* **REQUEST 1**
Count the lines in the rows below that contain the string "flower", treating case as significant, and give only the number.

* **PAGE**

****************

When a friend gave superlative praise to his book Poems 1909-1925, the poet replied with a clipping from The Midwives’ Gazette in which the following words were underlined: “Blood, mucus, shreds of mucus, purulent discharge.” The gesture was more than a rude joke. It conveyed Eliot’s poverty of spirit, his honestly diffident view of the poems; and it did so, characteristically, in the words of another person.

We may assume that the attitude sprang from the poet’s sense of not deserving (could anyone deserve?) the measure of love that was bestowed on him. But the feeling persisted throughout his life and darkened his imagination. Ultimately, it blended with religious doctrine, for the creed he clung to (after his fortieth year) rested mysteriously on the gap between God’s love and man’s unworthiness.

So it was easy for Eliot to conceive of discipline rather than freedom as the first need of humanity. “At the bottom of man’s heart,” he said when he was twenty-eight—in a phrase that anticipates a line of “Gerontion”—“there is always the beast, resentful of restraints of civilized society, ready to spring out at the instant this restraint relaxes…. As a matter of fact, the human soul—l’anima semplicetta—is neither good nor bad; but in order to be good, to be human, requires discipline.”

The relation between humility and discipline is obvious enough, and Eliot never lost sight of it. Years later, contrasting totalitarian government with his own idea of a Christian society, he said of the latter, “That prospect involves, at least, discipline, inconvenience and discomfort: but here as hereafter the alternative to hell is purgatory.”

It was naturally on himself that Eliot enjoined the severest renunciations and discipline. When he surrendered the career of professor of philosophy and accepted the vocation of poetry, he imposed extraordinary demands on his genius. I do not think it farfetched to say that as a poet he submitted to rigors that might be labeled self-punishing, though suiting his idea of the way to wisdom.

In traditional literature (especially plays and novels), it is through the education of the affections that the soul achieves moral intelligence: famous examples are Tom Jones and Sophia, Darcy and Elizabeth Bennet. The pursuit of the beloved offers tests and challenges that dissolve impurities and clarify virtue. But Eliot distrusted the easy parallelism between courtship and illumination unless the lover’s hopes were unsatisfied. In an early “Song” he yearns for significant passion but anticipates deprivation. This poignancy of revelations missed, of love evaded, was to stay with Eliot to the end of his course:

The moonflower opens to the moth, The mist crawls in from the sea;
A great white bird, a snowy owl, Slips from the alder tree.

Whiter the flowers, Love, you hold, Than the white mist on the sea;
Have you no brighter tropic flowers With scarlet life, for me?
(Published 1909)

The economy, meticulous sound patterns, evocative imagery, and exact versification of this Tennysonian lyric all suggest the eagerness for self-denial that the poem expresses. Not only does one recognize the triple motif of humility, sacrifice, and barely attainable love. One also recognizes the poet’s submission to an ascetic conception of art. It is in this spirit that an older Eliot was to say of unrhymed verse, “The rejection of rhyme is not a leap at facility; on the contrary it imposes a much severer strain upon the language.”

Humility, I think, contributed to his habit of using other men’s words rather than starting afresh with his own. Partly this is an acknowledgment of the older writers’ excellence, a hint of the foolishness of making newborn speech do jobs that inherited language can do better. Often Eliot chose expressions that do not sound archaic or identifiable and yet seem to revive recollection like a half-forgotten proverb:

Inside my brain a dull tom-tom begins
Absurdly hammering a prelude of its own,
Capricious monotone….

****************

* **REQUEST 2**
Please copy, word for word, the stretch of the essay on Eliot from "It was naturally" through "way to wisdom.".

* **THE DATA**

****************

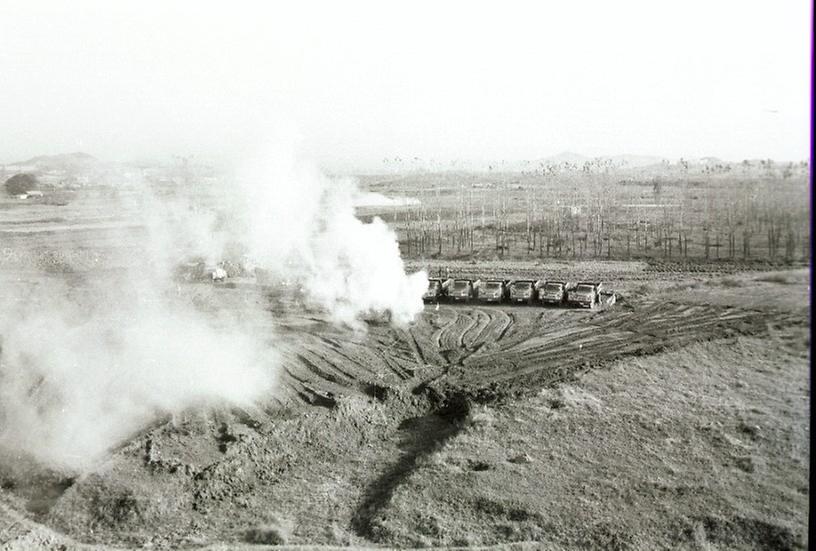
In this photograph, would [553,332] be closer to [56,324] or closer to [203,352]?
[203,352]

****************

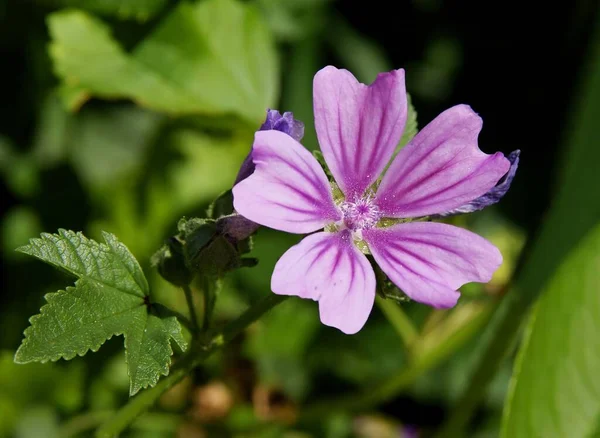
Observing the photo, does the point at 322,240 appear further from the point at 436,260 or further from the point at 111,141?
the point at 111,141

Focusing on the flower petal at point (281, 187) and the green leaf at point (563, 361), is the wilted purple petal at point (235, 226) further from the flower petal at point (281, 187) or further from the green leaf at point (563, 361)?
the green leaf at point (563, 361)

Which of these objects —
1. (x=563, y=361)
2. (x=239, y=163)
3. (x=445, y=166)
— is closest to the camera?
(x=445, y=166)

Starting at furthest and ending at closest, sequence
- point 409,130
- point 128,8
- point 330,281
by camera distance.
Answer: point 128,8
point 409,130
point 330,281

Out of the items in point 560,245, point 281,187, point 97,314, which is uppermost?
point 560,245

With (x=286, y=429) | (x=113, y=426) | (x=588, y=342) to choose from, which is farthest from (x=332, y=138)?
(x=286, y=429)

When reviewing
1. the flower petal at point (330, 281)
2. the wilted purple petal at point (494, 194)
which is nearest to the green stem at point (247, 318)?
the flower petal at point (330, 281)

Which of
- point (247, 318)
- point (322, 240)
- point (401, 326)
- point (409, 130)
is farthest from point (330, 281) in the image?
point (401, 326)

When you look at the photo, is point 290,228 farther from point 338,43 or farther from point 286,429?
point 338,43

****************

* **FULL SOLUTION 1**
3

* **FULL SOLUTION 2**
It was naturally on himself that Eliot enjoined the severest renunciations and discipline. When he surrendered the career of professor of philosophy and accepted the vocation of poetry, he imposed extraordinary demands on his genius. I do not think it farfetched to say that as a poet he submitted to rigors that might be labeled self-punishing, though suiting his idea of the way to wisdom.